TEXTAUSZUG:
Schule „muss“ sich nicht verändern; sie tut es einfach. Eine Provokation.
Als ich gerade in die Oberstufe gekommen war, wollte ich unbedingt dieses vierundzwanzig Bände umfassende Lexikon im Taschenbuchformat haben.
Als ich es dann hatte, kamen in besonders ereignisreichen Jahren Einzelbände dazu, die die Informationen im Lexikon aktualisierten.
Mir kam dieser Regalmeter an Wissen damals so vor, als ob es unmöglich sei, noch viel mehr zu wissen oder in noch kompakterer Form, Wissen zugänglich zu machen.
In der gleichen Zeit war ich zutiefst davon beeindruckt, dass Briefe an und von einem Brieffreund in Singapur in der Regel nur zwei Werktage unterwegs waren, bis sie ankamen und eine mir völlig unbekannte Welt ins Haus brachten.
Es gab für solche Brieffreundschaften Vermittlungsagenturen, die damals bei uns Jugendlichen recht beliebt waren, konnte man auf dem Wege über eine Brieffreundschaften doch Fremdsprachenkenntnissen so etwas wie Praxisrelevanz abtrotzen.
Das Lexikon steht noch immer in meinem Regal, aber weniger, weil ich davon einen Nutzen habe, sondern eher als eine Art „romantische“ Erinnerung an Zeiten, die gar nicht lange her sind, dafür aber sehr schnell vergangen sind.
Das Wissen der Welt steht heute tagesaktuell via Internet zur Verfügung.
Das Internet und Computer machen Englischkenntnisse unmittelbar praxisrelevant. Freundschaften auf Distanz werden heute via Facebook und Skype gepflegt.
Was einst ein für mich mit schier unvorstellbaren Wissensmengen gefüllter Regalmeter war, neben dem einige Zeit später noch alle damals unter dem Label „Duden“ verfügbaren Wörterbücher, zehn an der Zahl, einzogen und so auch umfassendes Sprachwissen für mich greifbar machten, kommt mir heute so vor, als seien es letztlich doch sehr bescheidene Wissensmengen gewesen. Und der Regalmeter mit gewichtigen Büchern reicht nicht im mindesten an das verfügbare Wissen in meiner Hosentasche heran, das ich immer bei mir trage.

AUFGABENSTELLUNG:
**1)** Schreibe aus dem Text über das Taschenbuchlexikon den Abschnitt von „Was einst ein“ bis „bei mir trage.“ wortgetreu ab.
**2)** Fasse im Text über das Taschenbuchlexikon den Absatz, der mit „Was einst ein für mich“ beginnt, kürzer zusammen, ohne seine wesentlichen Aussagen wegzulassen.
**3)** Schreib den Text über das Taschenbuchlexikon nach seinem letzten Satz weiter.
Die Einträge spielen hierfür keine Rolle.

(Gespeicherte Einträge des Datensatzes)
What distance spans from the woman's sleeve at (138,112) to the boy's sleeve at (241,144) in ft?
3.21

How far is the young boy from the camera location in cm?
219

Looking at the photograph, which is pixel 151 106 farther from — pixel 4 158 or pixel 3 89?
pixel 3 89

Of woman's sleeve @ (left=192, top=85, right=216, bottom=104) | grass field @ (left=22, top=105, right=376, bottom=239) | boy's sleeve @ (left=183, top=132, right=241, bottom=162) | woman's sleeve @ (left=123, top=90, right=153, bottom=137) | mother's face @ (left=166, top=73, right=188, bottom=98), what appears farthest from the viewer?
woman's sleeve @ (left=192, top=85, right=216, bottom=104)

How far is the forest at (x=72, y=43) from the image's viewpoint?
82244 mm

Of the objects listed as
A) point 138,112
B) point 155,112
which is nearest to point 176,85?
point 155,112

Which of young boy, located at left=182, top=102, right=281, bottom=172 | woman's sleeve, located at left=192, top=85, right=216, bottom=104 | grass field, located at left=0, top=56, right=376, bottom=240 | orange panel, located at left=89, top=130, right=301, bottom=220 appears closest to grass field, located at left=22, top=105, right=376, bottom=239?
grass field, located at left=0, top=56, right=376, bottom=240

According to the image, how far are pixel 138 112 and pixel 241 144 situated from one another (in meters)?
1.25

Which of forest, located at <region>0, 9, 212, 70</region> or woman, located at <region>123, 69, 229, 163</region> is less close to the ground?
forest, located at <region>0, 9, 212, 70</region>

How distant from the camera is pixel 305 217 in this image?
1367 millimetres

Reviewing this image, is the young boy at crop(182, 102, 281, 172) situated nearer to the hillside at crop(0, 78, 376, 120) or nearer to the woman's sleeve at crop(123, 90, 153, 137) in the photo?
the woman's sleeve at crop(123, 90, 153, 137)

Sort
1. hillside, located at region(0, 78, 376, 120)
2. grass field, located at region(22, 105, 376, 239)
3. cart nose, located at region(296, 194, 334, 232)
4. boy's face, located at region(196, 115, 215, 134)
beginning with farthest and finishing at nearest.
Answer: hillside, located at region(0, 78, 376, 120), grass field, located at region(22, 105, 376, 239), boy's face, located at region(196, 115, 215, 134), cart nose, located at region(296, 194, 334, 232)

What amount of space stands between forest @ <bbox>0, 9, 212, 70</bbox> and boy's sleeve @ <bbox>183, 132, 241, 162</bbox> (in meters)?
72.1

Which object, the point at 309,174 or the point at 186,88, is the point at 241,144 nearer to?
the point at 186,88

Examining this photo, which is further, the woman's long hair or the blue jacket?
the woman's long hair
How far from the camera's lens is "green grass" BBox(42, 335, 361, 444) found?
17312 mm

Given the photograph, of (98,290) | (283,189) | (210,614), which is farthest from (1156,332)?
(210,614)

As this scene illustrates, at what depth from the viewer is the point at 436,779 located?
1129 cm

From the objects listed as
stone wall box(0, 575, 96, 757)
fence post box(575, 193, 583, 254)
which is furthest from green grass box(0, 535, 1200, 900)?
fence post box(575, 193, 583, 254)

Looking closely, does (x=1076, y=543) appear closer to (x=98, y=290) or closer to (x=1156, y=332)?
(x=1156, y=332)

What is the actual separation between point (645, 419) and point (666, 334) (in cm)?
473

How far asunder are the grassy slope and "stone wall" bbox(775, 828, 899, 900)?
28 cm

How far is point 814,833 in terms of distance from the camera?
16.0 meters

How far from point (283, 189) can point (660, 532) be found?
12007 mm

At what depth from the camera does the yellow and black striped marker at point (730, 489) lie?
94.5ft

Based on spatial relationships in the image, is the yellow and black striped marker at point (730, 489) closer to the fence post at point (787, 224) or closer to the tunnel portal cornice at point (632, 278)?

LÖSUNGEN DER AUFGABEN:
**1)**
Was einst ein für mich mit schier unvorstellbaren Wissensmengen gefüllter Regalmeter war, neben dem einige Zeit später noch alle damals unter dem Label „Duden“ verfügbaren Wörterbücher, zehn an der Zahl, einzogen und so auch umfassendes Sprachwissen für mich greifbar machten, kommt mir heute so vor, als seien es letztlich doch sehr bescheidene Wissensmengen gewesen. Und der Regalmeter mit gewichtigen Büchern reicht nicht im mindesten an das verfügbare Wissen in meiner Hosentasche heran, das ich immer bei mir trage.

**2)** Der Regalmeter mit dem Lexikon und den später hinzugekommenen zehn Duden-Wörterbüchern schien mir einst unvorstellbar viel Wissen und umfassendes Sprachwissen zu bieten. Heute wirkt diese Wissensmenge bescheiden. Sie reicht bei Weitem nicht an das Wissen heran, das ich immer in meiner Hosentasche bei mir trage.

**3)**
Neben Lexikon und Wörterbüchern habe ich eine über hundert Bände umfassende Klassikerbibliothek, die in Druckform einige Umzugskisten benötigte, um transportiert werden zu können, in der Hosentasche. Das Smartphone macht es möglich.
Außerdem trage ich eine vollwertige Schreibmaschine mit mir herum, die kleiner als ein Collegeblock ist, die mir komfortablen Internetzugang erlaubt, mit der ich mit anderen Menschen kommunizieren kann.
Fotoapparat, die Möglichkeit, hochwertige Videos anzufertigen und sogar zu schneiden, ein Audiorekorder, einen Scanner mit OCR, eine vollständige Fahrplanauskunft (früher war dazu ein dickes „Kursbuch“ nötig), eine Sammlung historischen Kartenmaterials, eine mehrere hundert „Platten“ umfassende Musiksammlung etc. führe ich ständig in der Hosentasche mit mir herum.
Das alles kam mir in den Sinn, als ich über die mir kürzlich gestellte Frage nachdachte, ob Schule sich nicht verändern müsse.
Je mehr ich über diese Frage nachdenke, deren Zielrichtung ich natürlich verstehe (zu verstehen meine), um so sinnloser, an der eigentlich zu stellenden Frage vorbei gestellt erscheint sie mir.
Schule „muss“ sich nicht verändern. Das muss man nicht fordern, als ein „Muss“ in den Raum projizieren. Schule tut das einfach. Schule verändert sich. Schule ist längst vom informationstechnologischen Wandel durchdrungen und geprägt – auch dort, wo die Veränderungsresitenzen von Lehrenden noch versuchen, „alte Selbstverständlichkeiten“ gegen den „Angriff“ aus der Welt des Internets und des Hosentaschenwissens am Leben zu erhalten.
Wenn dann Lehrer und Lehrerinnen im Lehrerzimmer „ihre Klausuren von vor ein paar Jahre, die sie bislang problemlos immer wieder verwenden konnten, die jetzt aber im Internet kursieren und die sie deshalb nicht mehr verwenden können“ hochhalten, die sie bei Schülern gefunden haben, während diese Arbeit wieder einmal geschrieben wurde, so ist das ein fast tragikomischer Anblick.
Wenn Schülern und Schülerinnen der Gebrauch mobiler Endgeräte mit Internetzugang verboten wird, wirkt das zunehmend so, als würde man die Nutzung von Wörterbüchern verbieten.
Nein, Schulen sehen sich keinem „Muss“ zur Veränderung ausgesetzt. Schulen verändern sich parallel zum Leitmedienwechsel von alleine, organisch, egal ob Lehrer, Eltern, Schulträger, Kultusbehörden, Schulbuchverlage etc. sich gegen das „Wuchern dieses digitalen Unkrauts“ wehren oder ob sie sich auf den Medienwandel in der Wissensgesellschaft einlassen und Schüler dabei unterstützen, mündige Bürgern in dieser Wissensgesellschaft zu werden.
Weg also mit dem „Muss“, wenn es um Fragen der Veränderung von Schule geht.
An die Stelle dieses „Muss“ sollte man die Forderung nach Professionalität im Umgang mit diesem Leitmedienwechsel setzen und diese Professionalität gleichzeitig einfordern.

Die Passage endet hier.